**SELECTED EXTRACT**
━━━━━━━━━━━━━━━━━━━━━━━━━━━━━━
If these tests are successful, you have configured Unbound to serve custom DNS records for your local network and implement basic ad-blocking. For more extensive ad-blocking, you would typically use a pre-generated blocklist file and include it as shown in the theory section.

Advanced Unbound Configurations

With a solid understanding of Unbound's intermediate features, we now venture into advanced configurations. These topics cover more complex scenarios such as providing differentiated DNS responses based on client IP (views), setting up Unbound as a secure DNS-over-TLS (DoT) or DNS-over-HTTPS (DoH) server, extending its functionality with Python scripting, advanced monitoring, high availability setups, and troubleshooting complex issues. These capabilities allow for highly customized and robust DNS resolver deployments.

9. Advanced Access Control and Views

While basic access-control rules determine if a client can query Unbound, advanced access control using views allows Unbound to provide different DNS responses for the same query based on the client's IP address or other criteria. This is a cornerstone of implementing "split-horizon DNS" (also known as split-view DNS). In a split-horizon setup, internal clients might receive DNS information tailored to the internal network (e.g., private IP addresses for services), while external clients receive standard public DNS information for the same hostnames.
━━━━━━━━━━━━━━━━━━━━━━━━━━━━━━
Stored records
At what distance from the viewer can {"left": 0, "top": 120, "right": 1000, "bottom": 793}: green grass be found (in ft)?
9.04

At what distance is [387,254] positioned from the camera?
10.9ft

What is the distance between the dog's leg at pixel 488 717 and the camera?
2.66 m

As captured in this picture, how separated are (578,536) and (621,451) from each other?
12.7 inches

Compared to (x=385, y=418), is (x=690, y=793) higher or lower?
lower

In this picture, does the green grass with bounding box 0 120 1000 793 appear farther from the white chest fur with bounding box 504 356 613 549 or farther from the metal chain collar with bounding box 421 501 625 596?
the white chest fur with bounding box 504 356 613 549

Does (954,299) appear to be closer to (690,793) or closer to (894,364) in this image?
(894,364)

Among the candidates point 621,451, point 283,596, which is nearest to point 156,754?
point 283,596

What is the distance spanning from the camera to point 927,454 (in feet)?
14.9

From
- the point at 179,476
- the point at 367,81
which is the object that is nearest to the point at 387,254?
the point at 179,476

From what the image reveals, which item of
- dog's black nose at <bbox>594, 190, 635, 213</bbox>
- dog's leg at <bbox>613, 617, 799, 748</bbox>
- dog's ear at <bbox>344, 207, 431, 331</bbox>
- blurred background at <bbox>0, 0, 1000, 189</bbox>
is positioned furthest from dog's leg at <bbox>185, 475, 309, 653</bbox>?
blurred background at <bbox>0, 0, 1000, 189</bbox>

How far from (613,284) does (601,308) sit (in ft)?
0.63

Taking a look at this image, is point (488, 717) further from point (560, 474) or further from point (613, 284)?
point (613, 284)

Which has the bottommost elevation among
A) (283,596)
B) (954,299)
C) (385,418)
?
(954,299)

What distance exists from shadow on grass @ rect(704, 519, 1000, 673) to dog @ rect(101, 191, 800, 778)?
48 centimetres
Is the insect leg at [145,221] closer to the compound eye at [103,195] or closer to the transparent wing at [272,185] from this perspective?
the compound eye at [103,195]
━━━━━━━━━━━━━━━━━━━━━━━━━━━━━━
**STATED PROBLEM 1**
Retype the Unbound passage word for word, beginning at the words "If these tests" and stopping after "DNS resolver deployments.".
**STATED PROBLEM 2**
Extend the Unbound passage with new text that picks up after its final sentence.

**TASK RESPONSE 1**
If these tests are successful, you have configured Unbound to serve custom DNS records for your local network and implement basic ad-blocking. For more extensive ad-blocking, you would typically use a pre-generated blocklist file and include it as shown in the theory section.

Advanced Unbound Configurations

With a solid understanding of Unbound's intermediate features, we now venture into advanced configurations. These topics cover more complex scenarios such as providing differentiated DNS responses based on client IP (views), setting up Unbound as a secure DNS-over-TLS (DoT) or DNS-over-HTTPS (DoH) server, extending its functionality with Python scripting, advanced monitoring, high availability setups, and troubleshooting complex issues. These capabilities allow for highly customized and robust DNS resolver deployments.

**TASK RESPONSE 2**
Views in Unbound enable you to define distinct sets of DNS data and behaviors (like local zones, local data, and forwarding rules) and apply them selectively to different groups of clients. This provides a granular level of control over DNS resolution that is essential in many corporate, campus, or complex home network environments.

The Concept of Split-Horizon DNS

Imagine you have a service, say files.example.com.

When accessed from within your internal network, you want files.example.com to resolve to a private IP address like 192.168.1.50 for direct, fast access.
When accessed from outside your network (the internet), you want files.example.com to resolve to its public IP address, say 203.0.113.80, which might be a NAT address on your firewall or a load balancer.

This scenario, where the same DNS name yields different results based on the querier's location or identity, is precisely what split-horizon DNS achieves. Unbound's views are the mechanism to implement this.

Defining Views with `view:` Blocks

A view is a named container for DNS configuration directives. You define each view within a view: block.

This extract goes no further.